From that moment, it was maybe 6 months before I started putting on makeup for the first time.

Everyone develops as a person at their own pace, and there can be any number of factors that interact to influence how and when we come to understand who we fundamentally are. The challenges of being trans on top of that are enormous. A therapist - particularly a therapist working with trans people - should be the first to recognize this. They are professionals. It’s their job to know these things.

Same goes for being lesbian. I didn’t come out until 20 because I was discouraged by society to recognize my feelings for women as erotic; because my core identity was being a musician; because I thought I’d just lead a normal life and eventually fall in love to some guy (which I didn’t); because I didn’t know one single lesbian and because of common misconception about female homosexuality.

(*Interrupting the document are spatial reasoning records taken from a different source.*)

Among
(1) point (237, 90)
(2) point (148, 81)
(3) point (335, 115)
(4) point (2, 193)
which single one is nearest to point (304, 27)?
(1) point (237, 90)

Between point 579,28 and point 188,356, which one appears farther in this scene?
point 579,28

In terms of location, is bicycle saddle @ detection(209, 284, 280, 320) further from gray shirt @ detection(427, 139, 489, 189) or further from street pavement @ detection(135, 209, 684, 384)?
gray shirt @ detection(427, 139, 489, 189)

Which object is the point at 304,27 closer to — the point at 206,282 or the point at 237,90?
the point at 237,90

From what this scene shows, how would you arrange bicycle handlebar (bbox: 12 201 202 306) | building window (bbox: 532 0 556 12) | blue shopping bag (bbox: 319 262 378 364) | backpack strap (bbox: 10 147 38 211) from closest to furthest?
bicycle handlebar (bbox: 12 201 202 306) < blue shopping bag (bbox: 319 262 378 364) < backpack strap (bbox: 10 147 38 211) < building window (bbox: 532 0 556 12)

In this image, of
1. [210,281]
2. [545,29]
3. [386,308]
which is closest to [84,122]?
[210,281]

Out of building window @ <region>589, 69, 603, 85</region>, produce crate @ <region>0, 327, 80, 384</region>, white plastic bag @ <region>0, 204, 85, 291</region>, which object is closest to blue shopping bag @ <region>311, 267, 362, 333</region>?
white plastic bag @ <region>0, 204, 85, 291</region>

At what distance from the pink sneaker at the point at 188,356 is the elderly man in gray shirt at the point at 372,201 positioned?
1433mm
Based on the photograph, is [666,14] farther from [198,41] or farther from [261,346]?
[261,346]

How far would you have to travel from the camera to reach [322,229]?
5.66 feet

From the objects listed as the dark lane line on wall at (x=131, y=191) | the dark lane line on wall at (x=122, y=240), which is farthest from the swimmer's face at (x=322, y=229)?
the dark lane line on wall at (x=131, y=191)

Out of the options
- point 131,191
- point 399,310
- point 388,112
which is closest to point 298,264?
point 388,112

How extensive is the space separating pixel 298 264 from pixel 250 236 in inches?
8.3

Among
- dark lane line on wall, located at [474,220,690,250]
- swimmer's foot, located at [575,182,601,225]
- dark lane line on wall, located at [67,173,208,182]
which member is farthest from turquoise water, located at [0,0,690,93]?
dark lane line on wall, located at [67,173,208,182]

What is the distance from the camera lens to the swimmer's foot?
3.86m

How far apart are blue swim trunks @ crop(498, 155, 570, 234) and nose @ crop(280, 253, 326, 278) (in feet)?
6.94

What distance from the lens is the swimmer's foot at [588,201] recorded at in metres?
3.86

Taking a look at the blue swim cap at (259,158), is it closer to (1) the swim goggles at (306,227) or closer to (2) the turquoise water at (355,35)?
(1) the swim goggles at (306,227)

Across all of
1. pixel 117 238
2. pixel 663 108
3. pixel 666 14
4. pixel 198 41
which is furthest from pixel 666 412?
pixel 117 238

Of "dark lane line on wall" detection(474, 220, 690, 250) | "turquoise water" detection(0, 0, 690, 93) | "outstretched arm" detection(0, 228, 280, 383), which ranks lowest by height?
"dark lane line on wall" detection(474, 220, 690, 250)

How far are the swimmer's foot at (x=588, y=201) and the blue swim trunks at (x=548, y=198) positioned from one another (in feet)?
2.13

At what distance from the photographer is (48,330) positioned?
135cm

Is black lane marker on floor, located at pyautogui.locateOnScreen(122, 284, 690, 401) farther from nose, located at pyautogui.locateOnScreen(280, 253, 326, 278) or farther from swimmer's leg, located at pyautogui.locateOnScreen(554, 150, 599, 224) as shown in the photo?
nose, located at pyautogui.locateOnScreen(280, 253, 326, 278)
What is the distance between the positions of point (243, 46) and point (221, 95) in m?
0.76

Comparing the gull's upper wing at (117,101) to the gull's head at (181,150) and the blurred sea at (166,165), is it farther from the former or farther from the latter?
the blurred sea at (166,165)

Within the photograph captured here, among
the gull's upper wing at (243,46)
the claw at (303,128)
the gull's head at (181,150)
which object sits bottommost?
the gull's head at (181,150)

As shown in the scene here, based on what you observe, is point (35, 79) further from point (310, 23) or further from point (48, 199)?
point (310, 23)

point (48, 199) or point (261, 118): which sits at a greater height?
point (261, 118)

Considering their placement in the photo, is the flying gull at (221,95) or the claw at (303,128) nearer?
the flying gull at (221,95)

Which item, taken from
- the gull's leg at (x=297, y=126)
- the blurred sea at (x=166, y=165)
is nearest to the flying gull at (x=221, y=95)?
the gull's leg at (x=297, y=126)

Transition is a physical process, not just a social one. Socioeconomic circumstances like poverty or homelessness, confinement whether penal or psychiatric, medical conditions precluding HRT or surgery, and more can all be insurmountable barriers to transition. Many know all along and are helpless to act on it, hence how rampant suicide and among trans women self-emasculation attempts are.